VI: Discrete + Continuous RVs inference: gradient estimation ?

tensorflow==2.7.0
tensorflow-probability==0.14.1

TLDR

To perform VI on discrete RVs, should I use:

A- the REINFORCE gradient estimator
B- the Gumbel-Softmax reparametrization
C- another solution

and how to implement it ?

Problem statement

Sorry in advance for the long issue, but I believe the problem requires some explaining.

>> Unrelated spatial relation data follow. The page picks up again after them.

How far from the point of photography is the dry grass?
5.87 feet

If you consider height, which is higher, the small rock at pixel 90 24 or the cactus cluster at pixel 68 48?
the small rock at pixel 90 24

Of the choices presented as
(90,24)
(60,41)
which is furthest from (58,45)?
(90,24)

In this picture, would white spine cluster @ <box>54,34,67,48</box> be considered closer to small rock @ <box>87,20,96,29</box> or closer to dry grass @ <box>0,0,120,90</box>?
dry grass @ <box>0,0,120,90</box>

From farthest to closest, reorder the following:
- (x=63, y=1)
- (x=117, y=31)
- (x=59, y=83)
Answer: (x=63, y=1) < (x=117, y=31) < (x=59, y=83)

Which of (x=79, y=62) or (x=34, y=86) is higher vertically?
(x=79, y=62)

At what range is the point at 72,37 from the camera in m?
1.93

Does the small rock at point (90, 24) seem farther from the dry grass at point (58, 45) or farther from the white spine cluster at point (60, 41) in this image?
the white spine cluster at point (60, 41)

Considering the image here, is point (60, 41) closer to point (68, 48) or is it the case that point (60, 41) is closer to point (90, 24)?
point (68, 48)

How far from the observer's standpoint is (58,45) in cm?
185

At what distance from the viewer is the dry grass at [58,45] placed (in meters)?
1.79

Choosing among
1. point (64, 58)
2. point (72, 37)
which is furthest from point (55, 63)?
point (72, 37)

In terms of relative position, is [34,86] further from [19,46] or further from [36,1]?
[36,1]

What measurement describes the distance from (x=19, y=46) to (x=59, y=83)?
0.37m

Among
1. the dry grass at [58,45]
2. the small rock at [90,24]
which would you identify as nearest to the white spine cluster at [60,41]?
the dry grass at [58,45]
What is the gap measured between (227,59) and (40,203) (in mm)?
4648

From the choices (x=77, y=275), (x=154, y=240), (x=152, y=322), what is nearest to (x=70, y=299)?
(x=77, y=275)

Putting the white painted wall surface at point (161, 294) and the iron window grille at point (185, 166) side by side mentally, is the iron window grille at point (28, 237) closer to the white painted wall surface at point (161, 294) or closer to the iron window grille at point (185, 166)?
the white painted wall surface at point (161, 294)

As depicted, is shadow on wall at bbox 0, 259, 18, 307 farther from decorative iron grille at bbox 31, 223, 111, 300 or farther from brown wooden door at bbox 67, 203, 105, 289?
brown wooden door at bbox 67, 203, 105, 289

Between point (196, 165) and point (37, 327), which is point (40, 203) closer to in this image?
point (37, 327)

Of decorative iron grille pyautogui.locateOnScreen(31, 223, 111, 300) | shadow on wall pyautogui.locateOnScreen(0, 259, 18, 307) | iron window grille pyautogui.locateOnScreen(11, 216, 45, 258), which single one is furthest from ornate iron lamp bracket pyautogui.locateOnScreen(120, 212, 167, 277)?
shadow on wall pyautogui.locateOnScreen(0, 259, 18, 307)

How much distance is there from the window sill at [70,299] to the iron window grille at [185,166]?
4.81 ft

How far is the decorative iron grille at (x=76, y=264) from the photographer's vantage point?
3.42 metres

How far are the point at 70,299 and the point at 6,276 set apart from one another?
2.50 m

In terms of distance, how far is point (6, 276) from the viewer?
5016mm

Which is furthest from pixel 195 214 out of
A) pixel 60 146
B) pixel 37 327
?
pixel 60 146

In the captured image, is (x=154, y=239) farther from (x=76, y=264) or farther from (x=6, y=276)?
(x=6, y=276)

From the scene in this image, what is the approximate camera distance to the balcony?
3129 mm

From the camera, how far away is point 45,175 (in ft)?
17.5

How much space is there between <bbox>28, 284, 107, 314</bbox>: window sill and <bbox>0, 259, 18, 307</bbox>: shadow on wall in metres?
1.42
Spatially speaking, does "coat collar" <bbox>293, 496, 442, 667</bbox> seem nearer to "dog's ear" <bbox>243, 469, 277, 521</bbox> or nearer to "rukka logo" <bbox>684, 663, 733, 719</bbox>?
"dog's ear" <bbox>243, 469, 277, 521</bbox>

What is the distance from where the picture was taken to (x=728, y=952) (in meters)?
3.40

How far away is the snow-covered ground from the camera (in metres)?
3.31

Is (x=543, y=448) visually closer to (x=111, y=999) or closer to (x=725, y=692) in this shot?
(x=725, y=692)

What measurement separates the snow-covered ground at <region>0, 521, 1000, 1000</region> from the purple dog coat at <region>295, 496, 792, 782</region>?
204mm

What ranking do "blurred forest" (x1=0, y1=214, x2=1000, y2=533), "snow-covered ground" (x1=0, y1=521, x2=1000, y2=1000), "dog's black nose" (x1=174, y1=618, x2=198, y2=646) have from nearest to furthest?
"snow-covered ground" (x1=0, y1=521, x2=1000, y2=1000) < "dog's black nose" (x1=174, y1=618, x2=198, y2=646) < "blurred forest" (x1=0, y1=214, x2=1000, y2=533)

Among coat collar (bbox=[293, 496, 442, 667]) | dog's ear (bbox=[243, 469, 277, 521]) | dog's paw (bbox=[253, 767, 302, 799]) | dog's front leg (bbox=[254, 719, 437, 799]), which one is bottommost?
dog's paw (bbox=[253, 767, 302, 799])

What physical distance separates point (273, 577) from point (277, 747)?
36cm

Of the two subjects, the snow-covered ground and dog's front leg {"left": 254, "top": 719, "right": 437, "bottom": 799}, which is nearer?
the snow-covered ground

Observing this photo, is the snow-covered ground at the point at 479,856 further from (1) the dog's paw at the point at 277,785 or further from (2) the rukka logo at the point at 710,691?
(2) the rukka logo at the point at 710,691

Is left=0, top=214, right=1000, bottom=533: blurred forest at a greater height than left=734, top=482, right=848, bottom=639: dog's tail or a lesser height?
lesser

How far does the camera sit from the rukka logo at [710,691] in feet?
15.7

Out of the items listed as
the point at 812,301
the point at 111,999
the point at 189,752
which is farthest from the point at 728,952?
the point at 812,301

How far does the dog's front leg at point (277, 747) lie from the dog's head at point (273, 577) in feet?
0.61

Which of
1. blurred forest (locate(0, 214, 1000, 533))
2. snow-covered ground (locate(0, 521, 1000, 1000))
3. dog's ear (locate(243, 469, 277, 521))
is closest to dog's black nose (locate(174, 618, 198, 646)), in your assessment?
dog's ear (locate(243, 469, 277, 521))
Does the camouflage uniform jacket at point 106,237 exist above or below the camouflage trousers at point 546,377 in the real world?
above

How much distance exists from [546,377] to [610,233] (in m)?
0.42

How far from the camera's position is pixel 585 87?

I want to implement a Hierarchical Bayesian Model involving both continuous and discrete Random Variables. A minimal example is a Gaussian Mixture model:

import tensorflow as tf
import tensorflow_probability as tfp

tfd = tfp.distributions
tfb = tfp.bijectors

G = 2

p = tfd.JointDistributionNamed(
    model=dict(
        mu=tfd.Sample(
            tfd.Normal(0., 1.),
            sample_shape=(G,)
        ),
        z=tfd.Categorical(
            probs=tf.ones((G,)) / G
        ),
        x=lambda mu, z: tfd.Normal(
            loc=mu[z],
            scale=1.
        )
    )
)

In this example I don't use the tfd.Mixture API on purpose to expose the Categorical label. I want to perform Variational Inference in this context, and for instance given an observed x fit over the posterior of z a Categorical distribution with parametric probabilities:

q_probs = tfp.util.TransformedVariable(
    tf.ones((G,)) / G,
    tfb.SoftmaxCentered(),
    name="q_probs"
)
q_loc = tf.Variable(0., name="q_loc")
q_scale = tfp.util.TransformedVariable(
    1.,
    tfb.Exp(),
    name="q_scale"
)

q = tfd.JointDistributionNamed(
    model=dict(
        mu=tfd.Normal(q_loc, q_scale),
        z=tfd.Categorical(probs=q_probs)
    )
)

The issue is: when computing the ELBO and trying to optimize for the optimal q_probs I cannot use the reparameterization gradient estimators: this is AFAIK because z is a discrete RV:


def log_prob_fn(**kwargs):
    return p.log_prob(
        **kwargs,
        x=tf.constant([2.])
    )

optimizer = tf.optimizers.SGD()

@tf.function
def fit_vi():
    return tfp.vi.fit_surrogate_posterior(
        target_log_prob_fn=log_prob_fn,
        surrogate_posterior=q,
        optimizer=optimizer,
        num_steps=10,
        sample_size=8
    )

_ = fit_vi() 
# This last line raises:
# ValueError: Distribution `surrogate_posterior` must be reparameterized, i.e.,a diffeomorphic transformation
# of a parameterless distribution. (Otherwise this function has a biased gradient.)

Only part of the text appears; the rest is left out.